Несмотря на множество забот Гурджиева, особенно связанных с болезнью его жены, в то лето он часто присоединялся к другим мужчинам и мальчикам в плавательном бассейне в назначенные для них часы перед обедом. Когда все раздевались, Гурджиев неизменно начинал шутить об их телах, половом искусстве и различных физических привычках. Шутки были обычно такие, что их можно было назвать «грязными» или, по крайней мере, «непристойными», и он находил все такие истории весьма забавными, рассказывал ли их он сам или другие мужчины, которые быстро проникались таким шутливым настроением. Одной из его любимых забав или развлечений в плавательном бассейне было выстраивать в ряд всех мужчин и затем сравнивать их загар. Это стало ритуалом, который Гурджиев называл «клубом белой задницы». Он осматривал всех нас сзади, делая замечания о различных оттенках загара и сверкающей белизне наших ягодиц. Затем он заставлял нас поворачиваться кругом и делал добавочные комментарии о величине и разнообразиях мужских гениталий, открытых перед ним. Наконец, перед тем, как приступить к плаванию, он оценивал, в хорошем ли состоянии представители его «клуба белой задницы». Том и я обычно оценивались выше всех. Поскольку мы были детьми и ходили в шортах, кроме темного загара на спине и груди, наши ноги также были загорелыми, и из-за этого он делал какое-нибудь замечание, обычно чтобы подчеркнуть, что наши маленькие ягодицы были «задницей, которая сияет белизной, как звезда».
Очень многие мужчины, особенно русские, не только не подставляли себя солнцу, но скорее не любили любую форму наготы и обычно смущались этими процедурами. Они, конечно, оценивались очень низко, но сам Гурджиев был последним в списке. Как он говорил, настолько последним, что фактически принадлежал к другому клубу. Так как он всегда ходил одетым – зимой и летом – хоть его лицо и было тёмным, но лысая голова сияла белизной. Его клуб, в котором он был президентом и единственным членом, назывался чем-то вроде клуба «белой короны», и он сравнивал белизну своей лысой макушки с белизной – он всегда производил подробные сравнения степени белизны – наших задов.
Одной из любимых историй Гурджиева по этому поводу была длинная, запутанная сказка о батраке, у которого была связь с женой хозяина. Последний, подозревая свою жену в связи с батраком, пошёл искать их с ружьем и обнаружил в лунном свете белую задницу крестьянина, ритмично прыгающую в темноте и сияющую отражённым лунным светом. Хотя эти истории часто повторялись, и многие из них не были на первый взгляд особо забавными, его собственное огромное удовольствие при рассказе заставляло всех нас смеяться. Он был прекрасным рассказчиком, превращавшим даже скучные рассказы в фантастически длинные и приукрашенные истории с непревзойдённым орнаментом и подробностями, сопровождаемые показыванием пальцами, выразительной жестикуляцией и мимикой, поэтому его нельзя было не слушать с полным вниманием.
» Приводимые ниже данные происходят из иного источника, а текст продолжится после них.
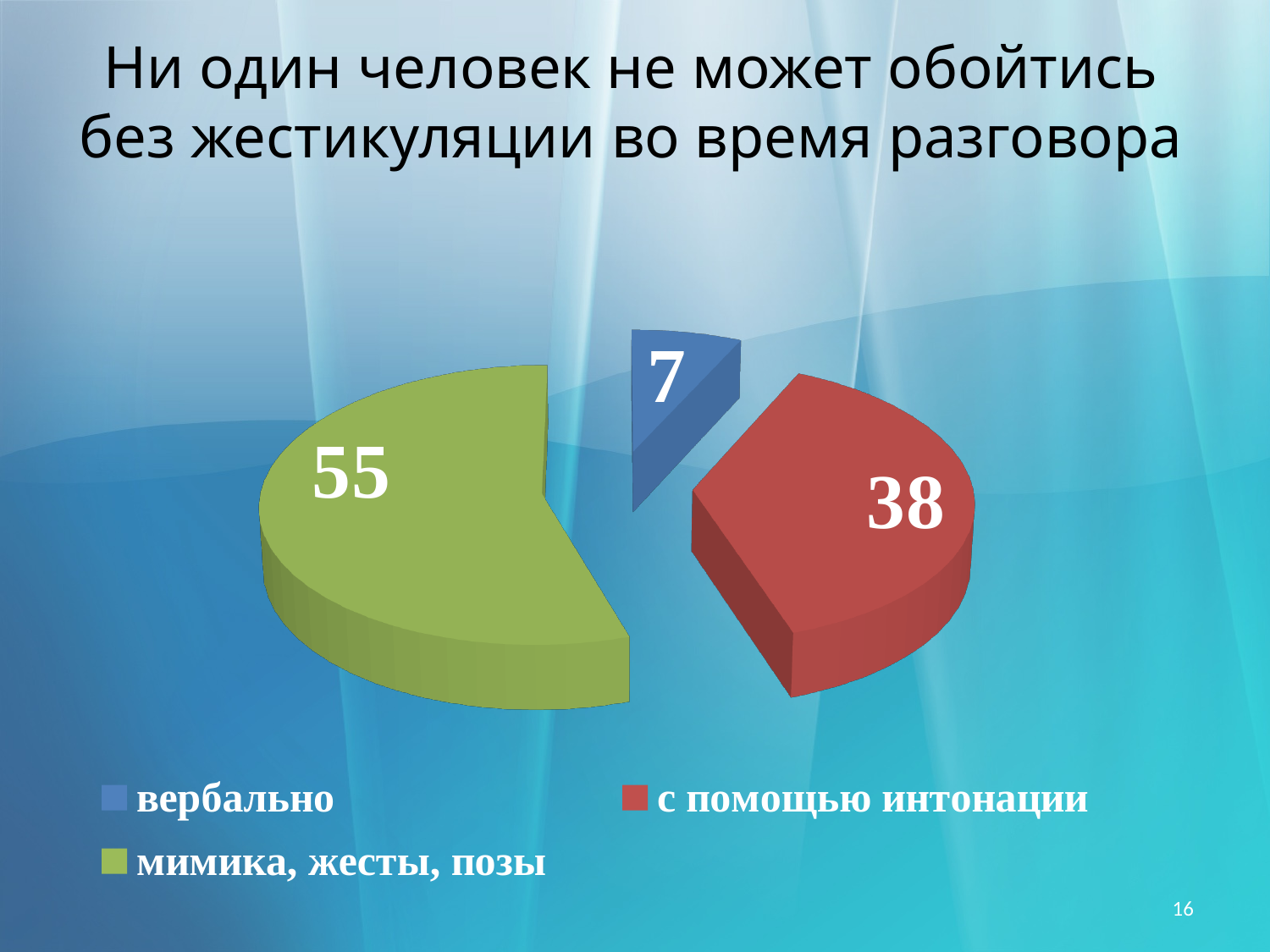
What is the value for "вербально"? 7 What is the difference between the values for "с помощью интонации" and "вербально"? 31 What is the value for "с помощью интонации"? 38 What is the difference between the values for "мимика, жесты, позы" and "с помощью интонации"? 17 What is the value for "мимика, жесты, позы"? 55 Which category has the largest slice? мимика, жесты, позы Which is larger: the value for "с помощью интонации" or the value for "вербально"? с помощью интонации What colour is the slice for "с помощью интонации"? red How many entries does the legend list? 3 How many slices does the pie chart have? 3 Which category has the smallest slice? вербально What kind of chart is shown on the slide? pie chart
Более тонкая сторона его юмора – который всегда был усложнённым и запутанным – выражалась им по-разному. Ранним летом некоторые из нас ради развлечения исследовали подвалы главного здания и натолкнулись на туннель. Пройдя по нему почти полмили, мы удержались от попытки найти его конец из-за крыс, паутины, плесневой сырости и полной темноты. Были слухи, что, так как Приоре был предположительно построен Луи XIV для мадам де Ментенон, это был тайный проход к замку Фонтенбло. Так это было или нет, но Гурджиев очень заинтересовался открытием этого туннеля и пошёл осмотреть его сам.
Примерно через неделю после этого открытия он сказал, что у него для меня есть важное дело. Он довольно долго рассказывал о туннеле, а затем попросил меня взять бутылку обыкновенного красного вина, которое мы пили за ужином и которое покупалось в то время по цене около 8 центов за литр, открыть её, вылить половину, а затем дополнить бутылку шипучей минеральной водой Перье. Затем я должен был вновь закрыть бутылку пробкой, запечатать её сургучом, покрыть песком и паутиной – «замечательная паутина для этой цели есть в туннеле» – и принести ему, когда он потребует.
Я, наверное, выглядел озадаченным, и Гурджиев продолжил объяснять, что на следующей неделе его планируют посетить два важных гостя. Это вино готовилось специально для них. Он сказал мне, что, когда он попросит «одну из бутылок особого старого вина», я должен буду принести эту бутылку со штопором и двумя стаканами. Он всё время улыбался в течение этой инструкции, а я никак её не комментировал, хотя знал, что он был «на высоте» – фраза, которую он часто использовал, когда затевал что-нибудь.